The getting used to bit I understood and agreed with, the chains and slack meant nothing to me but I nodded my head in absolute agreement – after all he was the professional. As I carried on in my zig zag manner, I felt a real ecstatic elation. I was taking command of our new home, and it felt good. Inside I had a sly smile at the realisation that if I drove a car this way I would get picked up and breathalysed very swiftly, but here on the waterways no one was put out by my lack of skill, and I could take my time getting used to handling our home.
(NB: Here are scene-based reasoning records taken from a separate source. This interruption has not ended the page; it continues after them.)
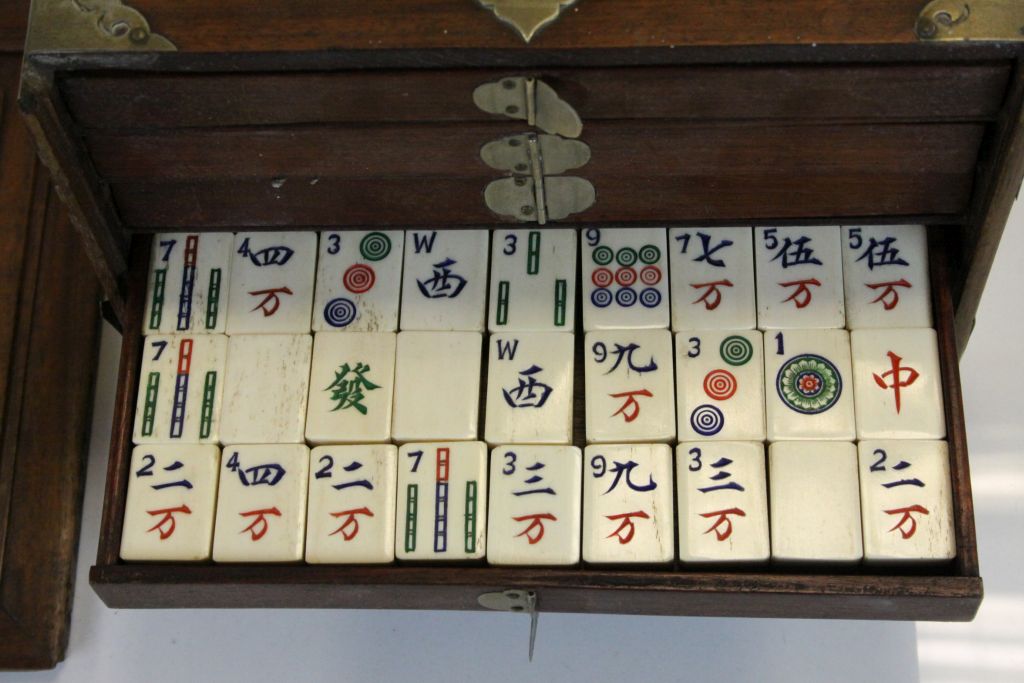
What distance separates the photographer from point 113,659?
2049mm

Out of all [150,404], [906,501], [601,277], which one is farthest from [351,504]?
[906,501]

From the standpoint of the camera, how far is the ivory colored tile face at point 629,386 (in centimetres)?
176

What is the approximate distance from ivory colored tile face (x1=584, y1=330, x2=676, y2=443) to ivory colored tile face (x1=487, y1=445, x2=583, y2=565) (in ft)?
0.19

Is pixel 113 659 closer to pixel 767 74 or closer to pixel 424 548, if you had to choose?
pixel 424 548

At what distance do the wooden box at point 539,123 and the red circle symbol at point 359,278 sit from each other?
7cm

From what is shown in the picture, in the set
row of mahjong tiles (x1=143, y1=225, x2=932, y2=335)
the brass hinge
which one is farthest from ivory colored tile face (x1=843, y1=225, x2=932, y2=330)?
the brass hinge

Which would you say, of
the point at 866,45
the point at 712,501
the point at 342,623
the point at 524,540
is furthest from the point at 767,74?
the point at 342,623

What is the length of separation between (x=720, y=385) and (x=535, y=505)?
0.92 ft

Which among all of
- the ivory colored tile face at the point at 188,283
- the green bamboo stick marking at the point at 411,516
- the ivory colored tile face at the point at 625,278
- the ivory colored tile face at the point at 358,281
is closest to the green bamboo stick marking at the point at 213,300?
the ivory colored tile face at the point at 188,283

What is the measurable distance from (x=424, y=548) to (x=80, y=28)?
2.42 feet

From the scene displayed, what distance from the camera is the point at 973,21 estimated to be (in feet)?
5.14

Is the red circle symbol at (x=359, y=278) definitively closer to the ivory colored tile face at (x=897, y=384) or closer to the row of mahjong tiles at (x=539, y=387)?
the row of mahjong tiles at (x=539, y=387)

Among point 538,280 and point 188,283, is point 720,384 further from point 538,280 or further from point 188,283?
point 188,283

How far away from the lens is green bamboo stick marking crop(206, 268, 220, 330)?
1.87 metres
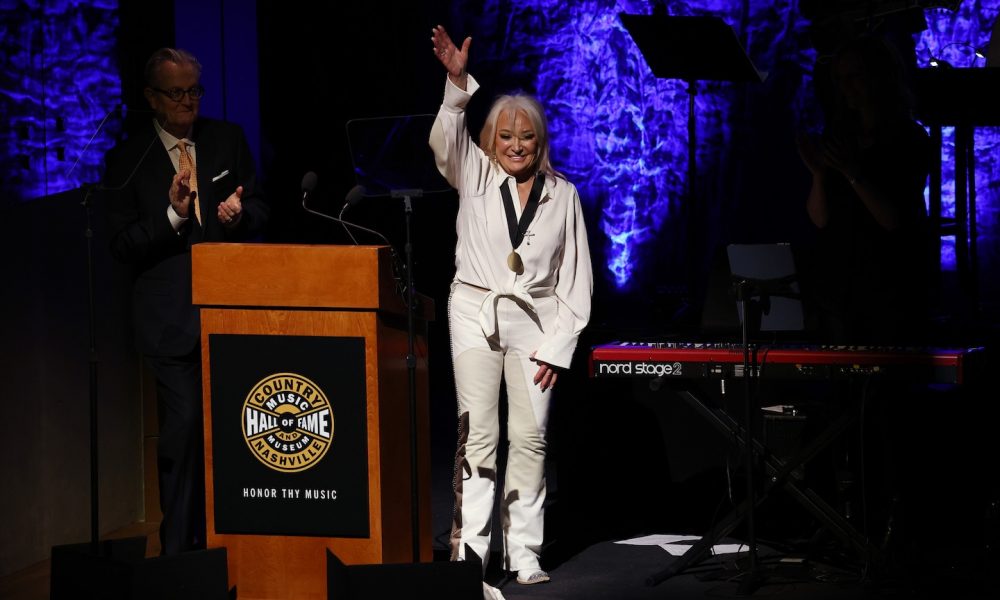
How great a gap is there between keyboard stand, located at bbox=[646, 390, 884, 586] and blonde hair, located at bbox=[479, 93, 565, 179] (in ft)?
3.40

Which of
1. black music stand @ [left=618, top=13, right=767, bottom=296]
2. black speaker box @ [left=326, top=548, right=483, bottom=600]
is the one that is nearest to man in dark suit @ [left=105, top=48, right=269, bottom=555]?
black speaker box @ [left=326, top=548, right=483, bottom=600]

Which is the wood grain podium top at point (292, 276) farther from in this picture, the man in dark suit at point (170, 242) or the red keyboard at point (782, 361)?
the red keyboard at point (782, 361)

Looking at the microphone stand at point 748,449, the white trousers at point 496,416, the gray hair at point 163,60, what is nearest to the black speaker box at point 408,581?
the white trousers at point 496,416

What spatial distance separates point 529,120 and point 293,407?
1339mm

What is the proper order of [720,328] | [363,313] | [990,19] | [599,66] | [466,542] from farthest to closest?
[599,66], [990,19], [720,328], [466,542], [363,313]

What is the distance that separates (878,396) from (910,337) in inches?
11.1

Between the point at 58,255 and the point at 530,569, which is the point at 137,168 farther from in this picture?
the point at 530,569

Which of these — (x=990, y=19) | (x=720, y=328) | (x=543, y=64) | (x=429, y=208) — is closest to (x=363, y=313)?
(x=720, y=328)

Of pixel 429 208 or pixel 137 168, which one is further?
pixel 429 208

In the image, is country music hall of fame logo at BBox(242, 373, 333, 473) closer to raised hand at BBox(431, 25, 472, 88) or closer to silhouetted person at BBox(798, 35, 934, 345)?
raised hand at BBox(431, 25, 472, 88)

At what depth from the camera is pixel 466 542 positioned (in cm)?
420

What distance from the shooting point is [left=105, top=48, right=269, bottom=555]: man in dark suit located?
420 cm

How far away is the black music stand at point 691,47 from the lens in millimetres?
6176

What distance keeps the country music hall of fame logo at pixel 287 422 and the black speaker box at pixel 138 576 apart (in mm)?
341
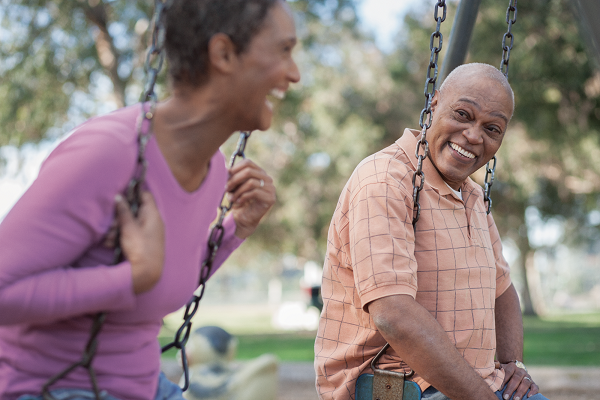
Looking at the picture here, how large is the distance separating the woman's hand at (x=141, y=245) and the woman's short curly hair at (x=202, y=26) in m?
0.33

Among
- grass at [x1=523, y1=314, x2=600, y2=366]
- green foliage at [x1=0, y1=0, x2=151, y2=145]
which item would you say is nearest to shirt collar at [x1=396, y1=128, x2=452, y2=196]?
grass at [x1=523, y1=314, x2=600, y2=366]

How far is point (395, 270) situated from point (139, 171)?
0.93 metres

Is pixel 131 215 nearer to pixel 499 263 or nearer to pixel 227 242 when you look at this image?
pixel 227 242

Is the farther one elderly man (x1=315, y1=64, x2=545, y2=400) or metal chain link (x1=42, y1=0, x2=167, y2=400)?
elderly man (x1=315, y1=64, x2=545, y2=400)

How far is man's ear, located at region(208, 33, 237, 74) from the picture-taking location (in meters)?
1.41

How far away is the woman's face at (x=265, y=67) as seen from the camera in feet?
4.73

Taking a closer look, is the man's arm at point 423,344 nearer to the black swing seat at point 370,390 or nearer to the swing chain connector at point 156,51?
the black swing seat at point 370,390

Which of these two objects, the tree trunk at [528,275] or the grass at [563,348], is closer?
the grass at [563,348]

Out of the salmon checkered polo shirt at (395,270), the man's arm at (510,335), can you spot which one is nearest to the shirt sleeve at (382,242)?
the salmon checkered polo shirt at (395,270)

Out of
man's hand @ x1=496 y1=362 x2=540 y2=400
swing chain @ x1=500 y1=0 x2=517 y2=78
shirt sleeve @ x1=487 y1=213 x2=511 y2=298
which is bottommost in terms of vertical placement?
man's hand @ x1=496 y1=362 x2=540 y2=400

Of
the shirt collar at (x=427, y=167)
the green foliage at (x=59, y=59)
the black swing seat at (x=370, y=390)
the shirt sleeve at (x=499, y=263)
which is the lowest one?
the black swing seat at (x=370, y=390)

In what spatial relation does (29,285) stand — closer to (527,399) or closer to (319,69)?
(527,399)

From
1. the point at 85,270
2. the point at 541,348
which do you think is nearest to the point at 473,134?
the point at 85,270

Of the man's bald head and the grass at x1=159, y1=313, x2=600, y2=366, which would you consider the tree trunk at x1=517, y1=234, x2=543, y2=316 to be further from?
the man's bald head
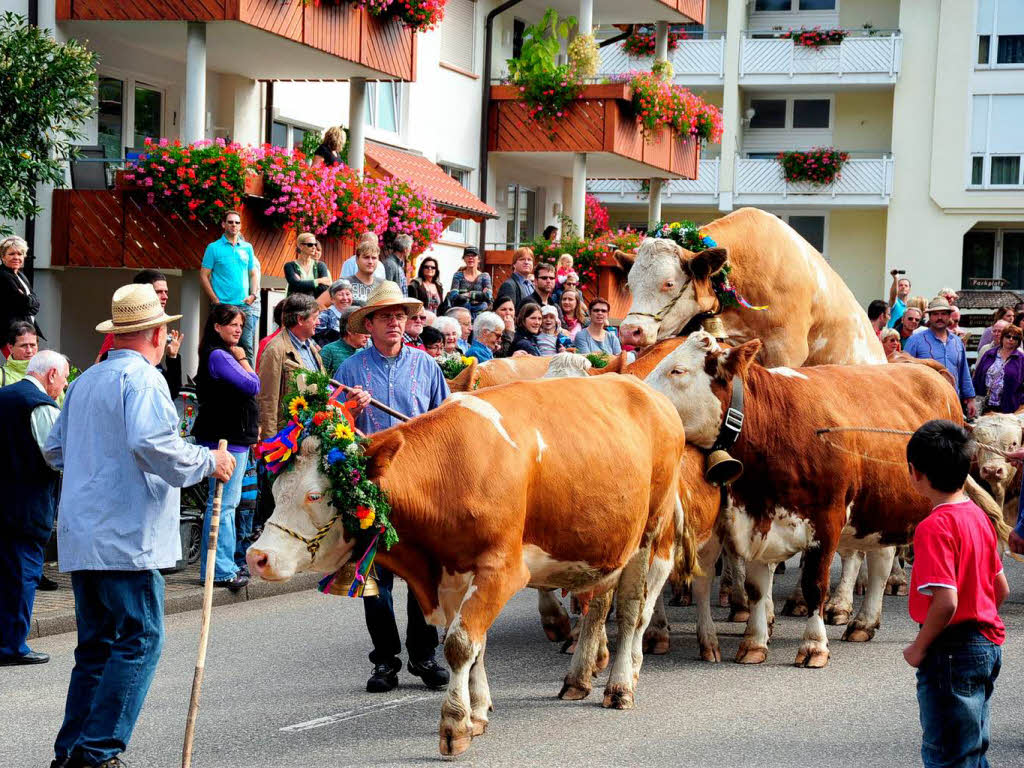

Steve had stepped out of the wheelhouse leaving me in charge, and I felt very proud of the confidence he obviously had in me. A few minutes later I noticed on the horizon a small fibreglass boat coming towards me, and I begun to worry. Our boat was probably as much as 60 tonnes in weight, and it would crush the fibreglass boat as easily as I could crumple a piece of paper. I did not want to look like a girl who always needs a man in a crisis, but at the same time I also did not want to crush anyone’s boat. I had to swallow my pride and ask for assistance, I took a big breath as I would need to speak loudly over the sound of the engine and composed what I was going to say.

Just at that moment there was a tap on my shoulder and like a guardian angel Steve was there, ‘you’re doing a great job, I hope you don’t mind if I take over now I think it might be a bit tricky manoeuvring around that boat, but only if you don’t mind.’

I was so relieved I got to hand over command but on my terms, so no pride lost at all. ‘I must admit to another boat it must look like I’m drinking and driving,’ I shared with Steve. He saw the humour and laughed with me, whilst reassuring me that I had made a great start and it would not be long before I was a true professional. I appreciated his vote of confidence but suspected it might take a little longer than he believed.

Before I knew it our trip was coming to an end, ahead I could see the entrance into Goole boatyard and the place where we would moor Misterton for the next stage of her conversion. As we arrived I could see the boat builder standing on the deck of a boat, ‘turn her around and moor her alongside,’ he was shouting against the wind.

‘I think he wants us to moor against that boat,’ I said helpfully to the men. I was totally ignored.

‘What do you think,’ someone shouted to the boat builder.

‘Turn her around and moor alongside this boat.’

I put the ignoring down to the wind blowing the words away, as we went past Alan I shouted to him, ‘we both had a go at steering, and it was fab.’

‘Very good,’ he responded in a manner that was reminiscent of the way my father had acknowledged my efforts at equality.

Misterton was expertly turned by the professionals and brought alongside the boat. ‘Do you recognise this one?’ Simon asked.

I stared at the boat, and shook my head. We had seen lots of boats, and some just in photos, I often did not remember boats the way Simon did, but no real surprise there.

‘It’s Hope,’ he said.

Now that surprised me, Hope was the first boat we saw that we talked about buying, we talked for so long that by the time we decided we should go for a second viewing she was sold. She looked really different from the ay I remembered, and Simon explained that she had a new wheelhouse, amazing how much this changes the outline of the boat, like the way a radically different haircut can alter a person’s appearance.

‘She looks so small now compared to Misterton,’ I said.

‘Oh I’ve no regrets,’ Simon said, ‘Misterton is definitely the right boat for us.’

Simon was right (this time) and today had just been the beginning of the journeys we would make on her.